北海道根室台地、乳牛の獣医師として、この国の食料の在り方、自然保護、日本の政治、世界政治を問う

そりゃ車が食べることになるさ

2006-12-15 | 再生可能エネルギー

原油の高騰と、地球温暖化を背景に、アメリカでは急速に穀物から抽出されるエタノール燃料へと転換がなされようとしている。

アメリカでは、エタノール生産1ガロン当たり51セントの補助金が2010年まで支払われることになっていることを背景に、中西部のコーンベルト地帯を中心にエタノール蒸留所が建設されて、すでに100ヶ所以上が現在稼動している。アメリカのエタノール生産量は年間50億ガロンが生産されている。因みに、10年前までは10ガロン程度であったが、20億ガロンを越えたのは僅か3年前である。

現在58のプラントが増築もしくは建設の計画がある。これらの全てが稼動する2012年には、アメリカは750億ガロンのエタノールを生産することになる。

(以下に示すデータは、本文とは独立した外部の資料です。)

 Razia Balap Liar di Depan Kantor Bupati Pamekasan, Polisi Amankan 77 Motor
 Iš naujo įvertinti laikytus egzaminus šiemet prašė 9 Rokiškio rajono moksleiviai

政府は、これらエタノール生産には家畜用のコーンを当てることになり、国内外の家畜飼料の市場に大きな影響をも与えることになるとしている。Photo_55

国内では、家畜向けのコーンは大きく減ることになり、輸出用のコーンは相当量減少することになると、アメリカ政府は予測している。

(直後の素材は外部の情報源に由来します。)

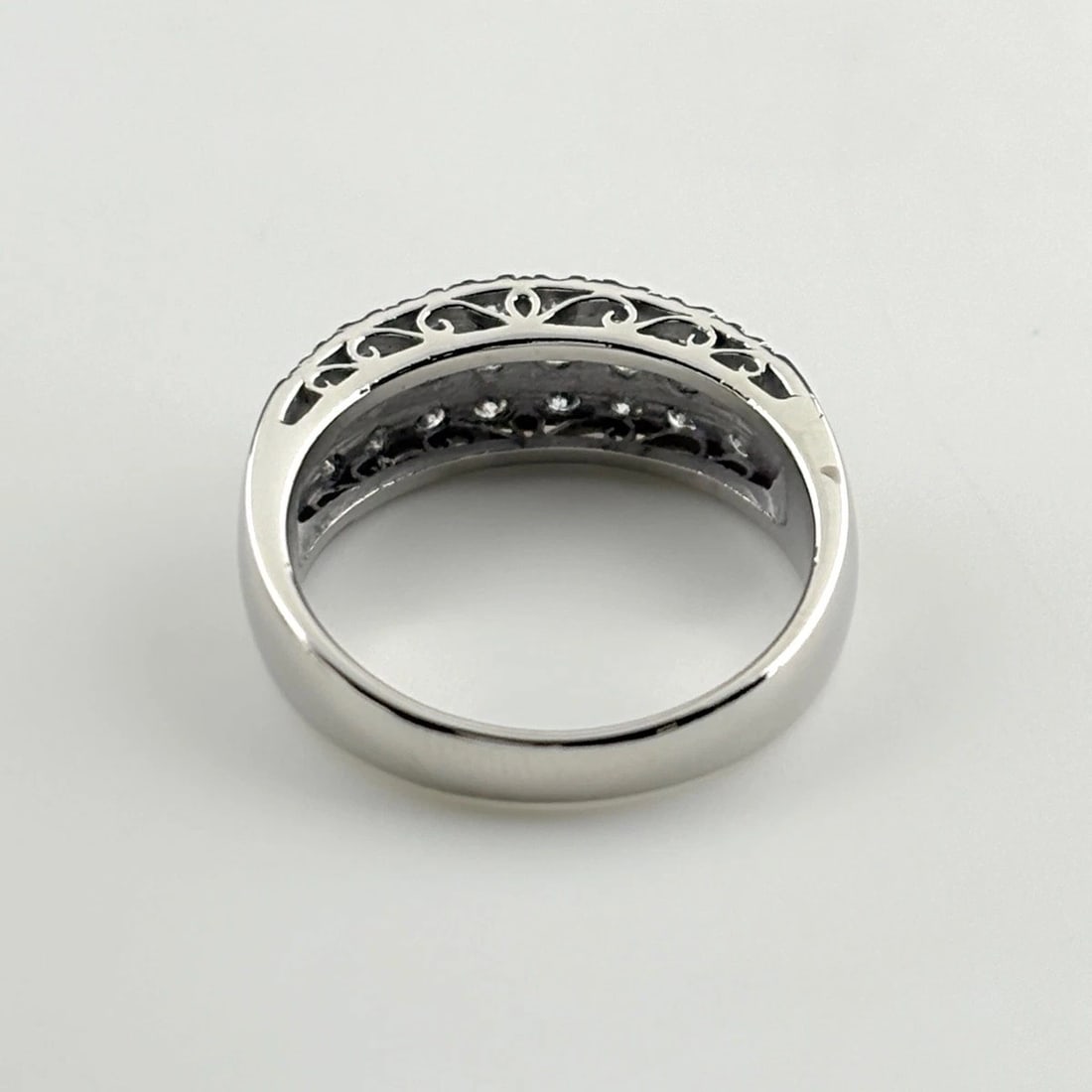 MELEE DIAMOND DESIGN PLATINUM RING - 2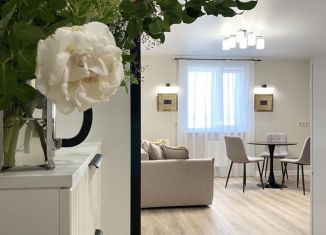 Сдается в аренду 2-комнатная квартира, 44 м2, Киров, улица Горбуновой, 31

アメリカでは、”現在、農業分野で最も過激に伸びる分野”と言われている。また”エタノール生産はコーン市場を大きく変革する”とも言われている。

日本は、2600万トンの穀物を輸入している。そのうち半分以上の1500万トンが家畜に与えられている。この8割がコーンである。日本の畜産が、バイオ燃料で大きく変革を余儀なくされる。

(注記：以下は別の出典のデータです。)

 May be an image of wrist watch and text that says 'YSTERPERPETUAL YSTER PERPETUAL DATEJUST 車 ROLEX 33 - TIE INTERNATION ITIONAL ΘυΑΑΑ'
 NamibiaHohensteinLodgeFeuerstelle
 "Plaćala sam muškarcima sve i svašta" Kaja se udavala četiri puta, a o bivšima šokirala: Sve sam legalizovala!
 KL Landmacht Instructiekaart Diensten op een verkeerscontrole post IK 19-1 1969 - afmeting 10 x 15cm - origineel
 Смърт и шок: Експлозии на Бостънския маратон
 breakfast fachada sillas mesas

日本の家畜に与えられる穀物が減少することになる。高い穀物を与えることが、経営上問題になり、市場価格が高騰することにはなるが、家畜たちは健康にはなる。

日本の畜産が、正常に戻るチャンスでもある。

それにしても、人よりも家畜、家畜よりも車に優先させて、穀物を与えるシステムは異常であると思える。